Referring now to Figure 4, this shows the arrangement of sensors and cabling for the example system 100 shown in Figures 1 and 2. The skilled person will appreciate that Figure 4 shows an embodiment of the invention and that the number and positioning of the sensors may vary from one implementation to another.

In the example of Figure 4, there is provided an out-of-perimeter sensor 106 arranged as per Figure 3, a sensor 104 disposed within the protected perimeter 22 and in this example adjacent the perimeter wall 14, and a third sensor 102 disposed within the sump 30. Ducting 120-124 connects the sensors 102-106 to the control unit 108 located in the utility or plant room 110 of the building 108. These ducts 120-124 are preferably all buried below ground surface, as explained above.

The sensor 104 disposed within the protected zone 22 is preferably located within a small sump, having a depth, for example, of around 250 mm in this example but which could be up to 2000 mm deep or even deeper in dependence upon the nature of the zone 22. Sensor 104 can sense the amount of ground water present within the protected zone 22.

Dataset entries:

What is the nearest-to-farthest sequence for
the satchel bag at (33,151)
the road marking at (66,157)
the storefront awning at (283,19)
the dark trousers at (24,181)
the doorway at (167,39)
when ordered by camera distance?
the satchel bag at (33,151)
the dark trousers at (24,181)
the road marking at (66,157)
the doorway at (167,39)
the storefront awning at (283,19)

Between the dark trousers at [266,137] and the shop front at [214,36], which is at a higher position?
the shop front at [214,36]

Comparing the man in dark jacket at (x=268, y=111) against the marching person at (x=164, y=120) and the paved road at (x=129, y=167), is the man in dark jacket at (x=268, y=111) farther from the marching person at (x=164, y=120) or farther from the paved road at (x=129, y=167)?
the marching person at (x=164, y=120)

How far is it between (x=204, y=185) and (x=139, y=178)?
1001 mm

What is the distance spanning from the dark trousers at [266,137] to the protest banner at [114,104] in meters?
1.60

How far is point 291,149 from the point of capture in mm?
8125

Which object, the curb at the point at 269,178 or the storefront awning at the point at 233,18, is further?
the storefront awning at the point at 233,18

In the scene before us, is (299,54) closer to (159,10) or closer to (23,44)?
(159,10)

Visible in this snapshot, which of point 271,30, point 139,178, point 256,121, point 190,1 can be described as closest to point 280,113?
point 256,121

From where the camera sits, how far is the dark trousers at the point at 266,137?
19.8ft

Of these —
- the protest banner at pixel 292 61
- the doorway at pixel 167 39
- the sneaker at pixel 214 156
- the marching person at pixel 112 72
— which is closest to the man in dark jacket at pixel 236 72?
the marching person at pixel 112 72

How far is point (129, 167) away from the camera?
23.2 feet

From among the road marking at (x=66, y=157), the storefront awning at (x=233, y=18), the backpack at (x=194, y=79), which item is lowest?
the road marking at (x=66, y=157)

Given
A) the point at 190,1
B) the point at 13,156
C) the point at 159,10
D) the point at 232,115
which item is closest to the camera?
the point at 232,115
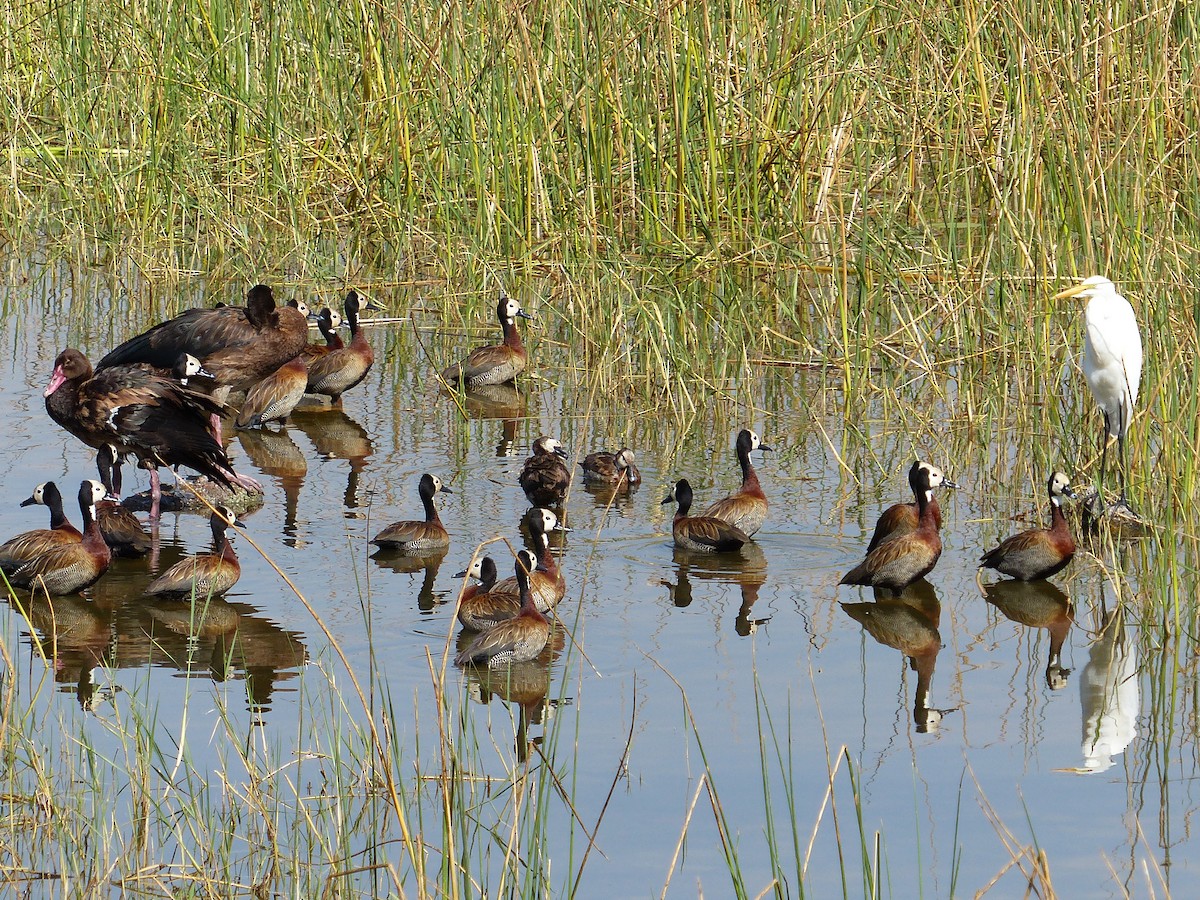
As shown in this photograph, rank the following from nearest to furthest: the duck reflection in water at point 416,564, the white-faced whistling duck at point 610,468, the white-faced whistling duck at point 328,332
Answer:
...
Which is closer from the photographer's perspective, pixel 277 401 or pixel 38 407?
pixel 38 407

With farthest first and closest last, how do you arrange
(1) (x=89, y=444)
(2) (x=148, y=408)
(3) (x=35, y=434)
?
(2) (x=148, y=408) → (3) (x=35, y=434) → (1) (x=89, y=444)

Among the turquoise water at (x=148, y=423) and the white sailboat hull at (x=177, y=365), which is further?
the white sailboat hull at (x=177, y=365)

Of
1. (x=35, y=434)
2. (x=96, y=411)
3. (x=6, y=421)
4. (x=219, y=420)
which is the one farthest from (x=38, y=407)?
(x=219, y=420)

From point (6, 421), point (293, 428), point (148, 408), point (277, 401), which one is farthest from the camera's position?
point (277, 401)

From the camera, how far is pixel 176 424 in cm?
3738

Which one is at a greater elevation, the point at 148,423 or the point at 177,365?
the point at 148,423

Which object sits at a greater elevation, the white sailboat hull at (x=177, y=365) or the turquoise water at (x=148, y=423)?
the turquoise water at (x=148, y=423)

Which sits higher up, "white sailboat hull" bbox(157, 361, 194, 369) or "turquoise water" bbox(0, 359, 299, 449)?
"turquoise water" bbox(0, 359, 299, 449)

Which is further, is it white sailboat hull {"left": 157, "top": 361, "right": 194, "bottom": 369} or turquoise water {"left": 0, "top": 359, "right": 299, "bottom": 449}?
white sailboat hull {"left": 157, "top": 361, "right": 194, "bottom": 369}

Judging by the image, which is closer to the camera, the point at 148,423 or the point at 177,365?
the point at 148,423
* * *
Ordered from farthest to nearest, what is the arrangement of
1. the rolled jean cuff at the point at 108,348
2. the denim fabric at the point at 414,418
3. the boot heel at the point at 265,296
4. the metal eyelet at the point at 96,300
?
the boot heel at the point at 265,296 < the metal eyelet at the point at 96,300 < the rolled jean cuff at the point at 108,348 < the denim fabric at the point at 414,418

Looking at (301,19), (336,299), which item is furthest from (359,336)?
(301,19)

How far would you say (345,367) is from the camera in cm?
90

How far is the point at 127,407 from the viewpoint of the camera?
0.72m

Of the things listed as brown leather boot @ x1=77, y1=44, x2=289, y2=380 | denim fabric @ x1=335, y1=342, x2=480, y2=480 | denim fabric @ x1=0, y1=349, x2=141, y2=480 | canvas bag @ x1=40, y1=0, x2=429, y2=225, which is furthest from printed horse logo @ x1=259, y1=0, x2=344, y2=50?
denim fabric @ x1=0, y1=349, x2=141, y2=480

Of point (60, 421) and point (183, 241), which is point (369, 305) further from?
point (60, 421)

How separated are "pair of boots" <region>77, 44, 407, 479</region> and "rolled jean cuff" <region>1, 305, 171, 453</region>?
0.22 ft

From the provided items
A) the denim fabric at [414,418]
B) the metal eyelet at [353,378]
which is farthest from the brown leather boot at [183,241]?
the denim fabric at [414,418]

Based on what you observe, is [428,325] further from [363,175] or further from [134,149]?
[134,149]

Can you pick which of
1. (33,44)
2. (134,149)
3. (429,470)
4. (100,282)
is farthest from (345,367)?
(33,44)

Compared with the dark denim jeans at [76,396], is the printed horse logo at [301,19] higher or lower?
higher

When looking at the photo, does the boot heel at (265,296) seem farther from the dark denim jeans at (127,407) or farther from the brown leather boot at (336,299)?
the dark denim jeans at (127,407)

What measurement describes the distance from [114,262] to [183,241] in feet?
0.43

## Set task 1
According to the sensor passage, where is the third sensor 102 disposed?
## Set task 2
In the sensor passage, switch "control unit" to "controller" and reproduce everything from "Referring now to" down to "as explained above.".
## Set task 3
Continue the sensor passage from the point where it stops.

## Task answer 1
Within the sump 30.

## Task answer 2
Referring now to Figure 4, this shows the arrangement of sensors and cabling for the example system 100 shown in Figures 1 and 2. The skilled person will appreciate that Figure 4 shows an embodiment of the invention and that the number and positioning of the sensors may vary from one implementation to another.

In the example of Figure 4, there is provided an out-of-perimeter sensor 106 arranged as per Figure 3, a sensor 104 disposed within the protected perimeter 22 and in this example adjacent the perimeter wall 14, and a third sensor 102 disposed within the sump 30. Ducting 120-124 connects the sensors 102-106 to the controller 108 located in the utility or plant room 110 of the building 108. These ducts 120-124 are preferably all buried below ground surface, as explained above.

## Task answer 3
There may be provided other sensors similar to the sensors 102-106 shown in Figure 4 and in particular a plurality of sensors 106 disposed outside the perimeter wall 14 and/or a plurality of internal sensors 104 disposed in different locations within the protected zone 22. Provision of a plurality of each of the sensors 102,106 can give a better indication of the existence and location of any ground water either outside or inside the protected zone 22.

Figure 5 shows a plan view of the corner 140 of the perimeter barrier 14, as shown in Figures 2 and 4. As can be seen, the electrical ducting 122 extends through the concrete structure of the perimeter wall 14 to the sensor 106 and there may typically be provided an electrical junction box 150, preferably buried within the structure of the wall 14, for coupling electrical wires to and from the sensor 106 and the control unit 108.

Referring now to Figure 6, this shows a first embodiment of sump 30 of the system 10 taught herein. The sump 30 may have any suitable cross-sectional shape, though typically this may be square, rectangular or circular. The cross-sectional shape of the sump 30 is not relevant to the teachings herein. In the embodiments shown in the drawings, the sump 30 is circular cylindrical and has a cylindrical upstanding wall 152 preferably made of concrete, to which is attached a concrete base 154, which has a shape and size to conform with the outer perimeter of the upstanding wall 152. The base and upstanding wall are preferably secured to one another in substantially liquid-tight manner, although in some embodiments may allow for water drainage therethrough, useful in cases where water is able to drain naturally from within the protected zone 22, for instance as a result of dry ground conditions.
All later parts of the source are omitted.